James Rolfe: It's Cinemassacre's "Monster Madness"! In the late 30's Boris Karloff played a lot of mad doctor-roles. Of all of them I find this one to be the best.
In "The Man They Could Not Hang" he plays Dr. Savaard who's invented a device that can bring the recently dead back to life. He actually gets a volunteer, a young medical student who allows the doctor to kill him just so he can try to revive him. Definitely a lot faith right there, I must say. But once the doctor kills the poor guy the police come in and he doesn't even get to finish the experiment.
Then the movie becomes a court-drama for a little while. We feel sympathy for him and we know, or at least assume, that the doctor's experiment would've worked if nobody interfered. But of course he's convicted guilty and sentenced to death. At that moment he addresses the court, telling them how foolish they were because they're losing one the greatest advances in medical science.

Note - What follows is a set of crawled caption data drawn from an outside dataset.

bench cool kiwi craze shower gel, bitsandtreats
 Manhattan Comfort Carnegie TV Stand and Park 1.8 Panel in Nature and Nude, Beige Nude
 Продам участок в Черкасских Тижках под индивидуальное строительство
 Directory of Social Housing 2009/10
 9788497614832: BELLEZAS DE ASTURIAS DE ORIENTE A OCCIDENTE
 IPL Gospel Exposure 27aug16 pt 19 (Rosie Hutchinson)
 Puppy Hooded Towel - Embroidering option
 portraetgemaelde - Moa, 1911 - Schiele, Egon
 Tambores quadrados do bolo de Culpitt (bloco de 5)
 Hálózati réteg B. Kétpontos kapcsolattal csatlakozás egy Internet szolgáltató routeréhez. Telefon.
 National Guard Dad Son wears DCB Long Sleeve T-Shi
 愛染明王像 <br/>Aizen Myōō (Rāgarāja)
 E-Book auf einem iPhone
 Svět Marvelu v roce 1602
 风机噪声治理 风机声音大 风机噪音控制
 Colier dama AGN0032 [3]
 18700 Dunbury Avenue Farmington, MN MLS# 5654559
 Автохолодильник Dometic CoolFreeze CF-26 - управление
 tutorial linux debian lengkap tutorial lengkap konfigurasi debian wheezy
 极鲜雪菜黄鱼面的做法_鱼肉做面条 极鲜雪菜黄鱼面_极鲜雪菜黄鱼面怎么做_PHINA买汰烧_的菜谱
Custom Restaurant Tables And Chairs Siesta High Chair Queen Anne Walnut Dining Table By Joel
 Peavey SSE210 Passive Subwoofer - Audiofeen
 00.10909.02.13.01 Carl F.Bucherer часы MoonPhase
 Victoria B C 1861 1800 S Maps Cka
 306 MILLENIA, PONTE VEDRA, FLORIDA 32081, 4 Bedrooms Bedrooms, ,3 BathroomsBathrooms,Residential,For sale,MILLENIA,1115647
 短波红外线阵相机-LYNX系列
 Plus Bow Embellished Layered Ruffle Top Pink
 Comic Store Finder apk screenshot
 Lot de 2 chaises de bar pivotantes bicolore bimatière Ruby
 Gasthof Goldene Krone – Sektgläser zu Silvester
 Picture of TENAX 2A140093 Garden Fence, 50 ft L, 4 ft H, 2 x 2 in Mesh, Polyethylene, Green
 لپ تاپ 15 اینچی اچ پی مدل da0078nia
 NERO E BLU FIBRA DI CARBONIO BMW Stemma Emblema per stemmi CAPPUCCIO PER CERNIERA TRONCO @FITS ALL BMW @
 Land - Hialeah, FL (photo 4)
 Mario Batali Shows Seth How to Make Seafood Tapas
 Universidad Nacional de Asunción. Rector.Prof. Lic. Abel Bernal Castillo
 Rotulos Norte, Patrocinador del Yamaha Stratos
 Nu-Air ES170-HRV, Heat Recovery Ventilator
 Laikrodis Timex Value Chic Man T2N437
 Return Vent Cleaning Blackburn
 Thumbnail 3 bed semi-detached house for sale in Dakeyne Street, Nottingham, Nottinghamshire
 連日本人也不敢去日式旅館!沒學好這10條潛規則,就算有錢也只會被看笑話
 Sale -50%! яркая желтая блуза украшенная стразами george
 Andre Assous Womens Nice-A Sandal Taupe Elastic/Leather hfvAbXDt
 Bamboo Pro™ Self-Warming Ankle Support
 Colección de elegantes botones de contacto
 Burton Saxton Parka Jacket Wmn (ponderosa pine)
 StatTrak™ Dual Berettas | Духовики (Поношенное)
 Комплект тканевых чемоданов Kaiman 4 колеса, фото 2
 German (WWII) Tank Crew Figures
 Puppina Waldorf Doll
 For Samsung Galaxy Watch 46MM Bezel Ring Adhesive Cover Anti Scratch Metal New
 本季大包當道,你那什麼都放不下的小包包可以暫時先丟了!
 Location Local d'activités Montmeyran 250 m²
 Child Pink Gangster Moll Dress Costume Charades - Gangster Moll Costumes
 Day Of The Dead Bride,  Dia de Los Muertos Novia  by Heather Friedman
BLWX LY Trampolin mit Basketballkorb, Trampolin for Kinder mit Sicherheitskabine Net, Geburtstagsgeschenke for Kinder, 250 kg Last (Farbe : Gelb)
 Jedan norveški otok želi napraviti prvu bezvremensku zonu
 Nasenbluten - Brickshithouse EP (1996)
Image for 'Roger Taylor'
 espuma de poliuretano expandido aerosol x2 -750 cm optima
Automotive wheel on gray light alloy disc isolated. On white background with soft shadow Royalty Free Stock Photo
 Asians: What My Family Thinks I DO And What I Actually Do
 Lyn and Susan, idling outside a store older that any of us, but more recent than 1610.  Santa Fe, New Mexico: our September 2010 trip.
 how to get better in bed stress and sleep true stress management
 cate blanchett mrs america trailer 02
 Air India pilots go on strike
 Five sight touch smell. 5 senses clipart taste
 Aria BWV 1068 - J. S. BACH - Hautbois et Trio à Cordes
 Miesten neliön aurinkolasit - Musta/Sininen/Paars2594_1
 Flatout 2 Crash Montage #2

Dr. Savaard: For you to condemn me in my work is a crime so shameful that the judgement of history will be against you for all the years to come! You, mister prosecutor, are guilty of murdering not only me but countless thousands who might have lived, had you not destroyed the only man who could save their lives!
James: It's a dooming monologue that's one of Karloff's finest moments. A priest comes into his cell to say prayers, but Savaard denies him. Combined with this notion I happened to notice a pentagram-shape on some of the doctor's lab equipment, so perhaps there's some devil work going on here.
Savaard has the plan all worked out. He gets his assistant to bring him back to life using his own device. It's all in the guise that he's just donating his body to science, which is pretty clever. Now he's back and ready to get revenge on the judge and jury that sentenced him. This is where the movie starts to get really good.
He invites them all to his house and locks them in. Of course they're all in shock to see him alive again, but Savaard is so casual and cocky about it. This is where the movie is so great, because we can see Savaard knows he's got them all in his trap. And seeing that trap unfold is where the fun is.
From here on out the guests, or should I say 'victims', try to find a way out, but there are traps at any turn. One of them tries to pick up a phone to call for help, but Savaard rigged it with a pointed object that comes out and stabs the victim through the ear and into the brain. The same idea was used in "Dr. Phibes Rises Again".
Savaard is very much a classic evil mastermind, sorta like Jigsaw from the "Saw" movies, or a James Bond villain. There's nothing like a good bad guy and this is Karloff in one of his most sinister performances. At 1 hour and 4 minutes it's worth your time.